Dunkin’ U.S. comparable store sales decline of 18.7%, which improved sequentially in each month of the quarter

Baskin-Robbins U.S. comparable store sales decline of 6.0%, which improved sequentially in each month of the quarter

The company reported net closures of 229 Dunkin’ and Baskin-Robbins locations globally, inclusive of 180 Baskin-Robbins International locations; net closure of 40 Dunkin’ U.S. locations, inclusive of the closure of 10 Speedway locations

Revenues decreased by 20.0%. Diluted EPS decreased by 38.0% to $0.44. Diluted adjusted EPS decreased by 43.0% to $0.49.

The Company’s Board of Directors announced the reinstatement of its dividend program.

The Company ended the second quarter with $291 million of unrestricted cash held in the U.S., excluding cash reserved for gift cards and advertising funds

“For Dunkin’ U.S., same store sales improved sequentially throughout the quarter, largely as a result of our ability to pivot quickly and introduce new menu items designed to appeal to customers who are now visiting us later in the day. Our digital platform — a cornerstone of our Dunkin’ Blueprint for Growth — drove significant customer engagement and rapid recovery during the quarter, and last week we announced the hiring of a Chief Digital & Strategy Officer to accelerate our digital future,” said Dave Hoffmann, Chief Executive Officer, Dunkin’ Brands Group, Inc.

“We are extremely proud of our great franchisees who kept the vast majority of our restaurants open during the quarter and really stepped up with a sense of urgency and grit to keep their team members employed, our guests served, and their communities running.”

“This morning we announced that our Board of Directors has reinstated our dividend program, and authorized and declared a quarterly dividend for the third quarter. The reinstatement of our dividend reflects the overall financial health of Dunkin’ Brands and our commitment to shareholders,” said Kate Jaspon, Chief Financial Officer, Dunkin’ Brands Group, Inc.

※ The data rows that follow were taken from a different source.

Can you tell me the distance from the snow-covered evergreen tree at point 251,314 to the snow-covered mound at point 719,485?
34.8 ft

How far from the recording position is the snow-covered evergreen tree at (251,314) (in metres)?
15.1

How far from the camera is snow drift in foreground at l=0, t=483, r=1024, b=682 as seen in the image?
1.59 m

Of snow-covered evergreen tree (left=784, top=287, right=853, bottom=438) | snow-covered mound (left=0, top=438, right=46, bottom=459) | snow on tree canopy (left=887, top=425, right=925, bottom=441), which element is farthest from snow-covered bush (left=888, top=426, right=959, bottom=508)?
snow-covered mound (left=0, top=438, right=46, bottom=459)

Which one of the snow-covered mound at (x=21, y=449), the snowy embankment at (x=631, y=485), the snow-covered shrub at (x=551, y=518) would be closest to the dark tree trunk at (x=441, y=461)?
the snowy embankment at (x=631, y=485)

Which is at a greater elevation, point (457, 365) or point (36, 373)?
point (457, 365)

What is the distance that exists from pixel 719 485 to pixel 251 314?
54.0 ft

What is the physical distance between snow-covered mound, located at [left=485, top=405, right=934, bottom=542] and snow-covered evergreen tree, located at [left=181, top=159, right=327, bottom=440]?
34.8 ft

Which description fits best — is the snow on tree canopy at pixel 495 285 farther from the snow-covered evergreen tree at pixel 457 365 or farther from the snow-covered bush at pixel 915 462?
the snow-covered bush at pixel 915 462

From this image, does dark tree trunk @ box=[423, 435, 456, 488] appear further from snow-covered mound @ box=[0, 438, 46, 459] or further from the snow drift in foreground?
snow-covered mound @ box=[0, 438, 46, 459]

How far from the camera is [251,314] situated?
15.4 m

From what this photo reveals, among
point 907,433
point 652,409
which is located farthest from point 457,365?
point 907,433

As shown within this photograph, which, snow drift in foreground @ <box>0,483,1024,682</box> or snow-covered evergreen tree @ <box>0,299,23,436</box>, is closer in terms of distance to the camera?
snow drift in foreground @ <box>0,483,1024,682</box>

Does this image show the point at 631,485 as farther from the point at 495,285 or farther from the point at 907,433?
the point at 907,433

“In addition, the Company repaid all of its borrowings under its variable funding notes during the second quarter and ended the quarter with a strong cash balance to provide ongoing financial flexibility. Given the strength and stability of our franchised model, coupled with our franchisees’ ongoing business recovery, we remain confident in our ability to maintain appropriate liquidity through the current crisis.”